2) Take the first phrase from the Morris tune 'Old Mother Oxford', which uses the first five notes of the C major scale:
Children can learn to play on a keyboard, glockenspiel or similar; with tuned percussion, you may choose to remove the notes not used in the phrase for lower ability groups. Click here to watch a group of children from Windmill School play this tune.
They can then take these five notes and put them in a different order (they can use each note more than once) using the same rhythm: quick – quick – quick – quick – slow – quick – slow – slow – slow. This will create a new phrase of melody.
More able children can create two new phrases, and then play all their phrases together using the pattern [original – variation 1 – variation 2 – original] to create a new piece of music (they could also do this in pairs, with each person making up one phrase). Can they teach their tune to someone else? What changes from the original? What stays the same?
3) Watch the 'Music in the Family Video'. It's around 20 minutes long so you may want to choose some clips in advance. What do you think it was like for Julie growing up with a famous grandfather?

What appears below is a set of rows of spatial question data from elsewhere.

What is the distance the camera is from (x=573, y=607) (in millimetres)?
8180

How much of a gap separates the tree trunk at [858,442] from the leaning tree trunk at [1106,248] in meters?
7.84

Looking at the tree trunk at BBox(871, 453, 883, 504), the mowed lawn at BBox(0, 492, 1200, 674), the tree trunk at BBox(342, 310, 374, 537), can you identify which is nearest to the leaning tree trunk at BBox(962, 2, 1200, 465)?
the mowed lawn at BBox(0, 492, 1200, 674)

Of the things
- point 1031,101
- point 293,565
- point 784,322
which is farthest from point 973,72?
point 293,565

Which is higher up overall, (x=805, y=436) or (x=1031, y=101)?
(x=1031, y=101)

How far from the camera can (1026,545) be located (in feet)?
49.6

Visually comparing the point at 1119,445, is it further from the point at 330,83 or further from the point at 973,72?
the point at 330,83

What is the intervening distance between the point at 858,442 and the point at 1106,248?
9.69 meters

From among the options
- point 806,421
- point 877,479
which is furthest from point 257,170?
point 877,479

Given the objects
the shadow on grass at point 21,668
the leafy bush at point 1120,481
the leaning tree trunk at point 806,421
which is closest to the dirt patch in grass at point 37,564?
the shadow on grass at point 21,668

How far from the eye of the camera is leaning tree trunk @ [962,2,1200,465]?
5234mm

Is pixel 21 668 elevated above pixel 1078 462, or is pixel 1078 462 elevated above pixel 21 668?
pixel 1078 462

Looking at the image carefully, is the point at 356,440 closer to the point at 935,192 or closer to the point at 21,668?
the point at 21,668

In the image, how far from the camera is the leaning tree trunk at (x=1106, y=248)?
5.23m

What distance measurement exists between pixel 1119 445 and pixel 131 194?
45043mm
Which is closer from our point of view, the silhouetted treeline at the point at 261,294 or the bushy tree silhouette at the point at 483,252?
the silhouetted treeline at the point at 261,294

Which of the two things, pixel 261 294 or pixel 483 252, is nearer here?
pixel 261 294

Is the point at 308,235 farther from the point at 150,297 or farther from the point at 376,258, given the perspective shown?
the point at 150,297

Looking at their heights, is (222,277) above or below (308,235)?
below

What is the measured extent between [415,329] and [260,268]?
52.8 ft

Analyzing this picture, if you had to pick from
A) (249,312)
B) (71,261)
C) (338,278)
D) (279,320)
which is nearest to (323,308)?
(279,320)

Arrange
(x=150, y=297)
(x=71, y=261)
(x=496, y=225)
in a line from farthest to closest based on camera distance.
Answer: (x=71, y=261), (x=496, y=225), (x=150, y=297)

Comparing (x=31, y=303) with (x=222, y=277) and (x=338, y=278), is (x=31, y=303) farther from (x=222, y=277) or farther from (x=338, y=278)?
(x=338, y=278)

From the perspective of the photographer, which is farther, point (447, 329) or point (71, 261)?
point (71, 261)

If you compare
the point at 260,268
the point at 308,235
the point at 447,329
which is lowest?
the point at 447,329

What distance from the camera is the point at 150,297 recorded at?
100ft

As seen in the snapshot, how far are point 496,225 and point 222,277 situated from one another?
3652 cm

4) Using this website, pick out some important places in the life of William Kimber, and use them to create a map of Kimber landmarks, either drawn or using Google Maps. More able children could design a walk to visit these places, and write out clear directions using compass points, road names, and directional language. Click here for an example made by children in Year 5 at Wood Farm School.
5) The whole class could learn to sing the chorus from “My Pretty Little Blue Eyed Maid”. Isn't it a funny way to say that someone is nice?! Children can re-write their own lyrics in small groups, thinking of the silliest way to describe someone as being nice, and then sing their song to the class. For less able children encourage them to stay within the structure of the song and simply replace 'jam', 'marmalade' etc with another word.
"For it's oh she is, oh yes she is, she's sweeter than ham, and I sir,
Don't you think I - if she were a pie - really could manage to eat her?
For it's oh she is, oh yes she is, she's sweeter than marmalade,
Oh she's nicer than ham and better than jam, my pretty little blue-eyed maid."